▶ [ASSIGNMENT A]: Rewrite the portion of the supercomputer article that opens with "Supercomputer simulation could" and closes with "potential drug treatments.", switching "coronavirus" to "SARS-CoV-2" throughout.
▶ [ASSIGNMENT B]: According to the supercomputer article, how many atoms do the simulations run on?
▶ [ASSIGNMENT C]: Supply the next part of the article about the COVID supercomputer simulation, picking up right after its final sentence.

▶ [GIVEN PASSAGE]:
################
Supercomputer simulation could show us how to stop COVID

The vital work examining how the coronavirus invades our cells could also unlock potential drug treatments.

In the battle against COVID-19 you need as many weapons as possible in your armoury. And it doesn’t hurt if you have Australia and the southern hemisphere’s most powerful and fastest supercomputer.

That’s what ANU researcher Asssociate Professor Megan O’Mara has at her fingertips. She’s using Gadi, housed at the National Computational Infrastructure (NCI Australia) on the ANU campus to help understand how the coronavirus invades human cells.

So powerful is Gadi, that it has been named a member of the elite US-led COVID-19 High Performance Computing Consortium. It also allows Associate Professor O’Mara and her team members Dr Katie Wilson and Dr Stephen Fairweather, to run simulations on 800,000 atoms in a key receptor in our bodies the coronavirus is exploiting to attack our cells.

Using 48 processors running over 19 days to complete 64 simulations at the molecular level, her research will spend around 13 million hours of computing time in the coming months. In contrast, the same work would take a human around 1,500 years on one single computer doing constant calculations. If Fortnite is more your thing, What Gadi will do in less than three weeks is equal to 26.5 years of non-stop use on a high-end gaming machine.

Professor O’Mara will use the findings from the computer simulations to understand the first step of infection by the virus. She says this vital work will not only help us understand how the virus invades our cells, but could lead to targeted drug design to stop it.

“It is only with high-resolution modelling that accurately replicates the true behaviours of these receptors that we can figure out where vulnerabilities in the virus’ binding process are,” Associate Professor O’Mara says.

“Targeting the interaction between the human receptors and the coronavirus binding protein might well be a useful direction for drug design. This project will produce world-first vital information about regions of the receptors that could be potential vaccine or drug targets.
################
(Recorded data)
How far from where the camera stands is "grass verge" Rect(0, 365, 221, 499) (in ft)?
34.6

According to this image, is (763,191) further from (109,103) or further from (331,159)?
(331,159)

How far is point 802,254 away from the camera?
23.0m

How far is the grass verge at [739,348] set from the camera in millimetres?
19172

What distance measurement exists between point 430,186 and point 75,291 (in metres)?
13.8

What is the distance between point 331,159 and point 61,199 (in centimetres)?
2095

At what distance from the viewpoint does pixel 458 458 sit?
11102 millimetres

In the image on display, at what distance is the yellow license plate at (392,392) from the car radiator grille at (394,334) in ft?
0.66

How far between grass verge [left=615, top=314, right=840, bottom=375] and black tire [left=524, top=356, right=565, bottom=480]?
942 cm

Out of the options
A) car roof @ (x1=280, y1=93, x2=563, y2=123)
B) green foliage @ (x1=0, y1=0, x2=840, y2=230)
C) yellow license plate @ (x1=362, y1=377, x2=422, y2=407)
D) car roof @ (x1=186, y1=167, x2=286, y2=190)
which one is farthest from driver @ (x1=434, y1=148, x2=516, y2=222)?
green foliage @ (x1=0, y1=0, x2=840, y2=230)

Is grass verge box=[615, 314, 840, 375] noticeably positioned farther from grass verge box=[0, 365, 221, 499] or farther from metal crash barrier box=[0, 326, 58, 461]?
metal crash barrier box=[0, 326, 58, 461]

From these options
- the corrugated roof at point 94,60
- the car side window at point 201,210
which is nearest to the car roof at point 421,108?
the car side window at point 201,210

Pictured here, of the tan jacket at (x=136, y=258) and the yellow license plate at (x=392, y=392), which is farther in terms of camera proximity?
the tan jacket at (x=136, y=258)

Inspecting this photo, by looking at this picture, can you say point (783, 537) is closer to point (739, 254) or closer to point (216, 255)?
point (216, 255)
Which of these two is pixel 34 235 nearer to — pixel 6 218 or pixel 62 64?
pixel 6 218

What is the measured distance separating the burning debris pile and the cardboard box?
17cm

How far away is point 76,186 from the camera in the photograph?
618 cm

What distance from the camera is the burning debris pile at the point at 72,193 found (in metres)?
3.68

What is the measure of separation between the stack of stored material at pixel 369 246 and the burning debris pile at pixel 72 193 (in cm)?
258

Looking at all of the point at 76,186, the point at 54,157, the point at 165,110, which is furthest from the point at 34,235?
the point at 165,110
################
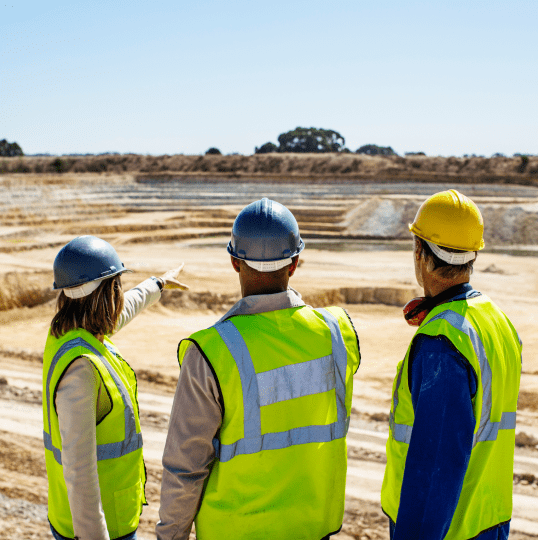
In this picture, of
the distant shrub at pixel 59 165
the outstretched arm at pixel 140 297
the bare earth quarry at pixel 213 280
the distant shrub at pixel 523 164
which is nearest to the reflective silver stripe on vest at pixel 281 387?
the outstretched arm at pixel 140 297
################
▶ [WRITTEN ANSWER A]:
Supercomputer simulation could show us how to stop COVID

The vital work examining how the SARS-CoV-2 invades our cells could also unlock potential drug treatments.

▶ [WRITTEN ANSWER B]: 800,000 atoms.

▶ [WRITTEN ANSWER C]:
“We will use the computer to screen drugs that bind to the receptor complex and can thus prevent the changes necessary for virus binding. Our goal is to identify drugs that can stop the virus from infecting human cells.

“This allocation from NCI is absolutely essential for our research: the receptor complex is so large and intricate that NCI’s new Gadi supercomputer is the only supercomputer in the Southern Hemisphere powerful enough to do these simulations.”

NCI’s Gadi supercomputer is named in the local Ngunnawal language meaning “to search for”. Commissioned in late 2019, Gadi ranked #24 in the June 2020 TOP 500 – a ranking of the fastest supercomputers around the world. Gadi was funded by a $70M investment from the Australian Government.

Overnight, The White House Office of Science and Technology named Gadi and CSIRO’s Pawsey Supercomputer Centre’s Nimbus as members of the US-led COVID-19 High Performance Computing Consortium [LINK]. As the “Australian HPC COVID-19 Rapid Response (NCI Australia and Pawsey Supercomputing Centre)”, the two supercomputers will be available to researchers from around the world who are tacking COVID-19 from multiple angles.

The US consortium is a unique private-public effort spearheaded by the White House Office of Science and Technology Policy, the US Department of Energy and IBM to bring together federal government, industry, and academic leaders who are volunteering free compute time and resources on their world-class machines.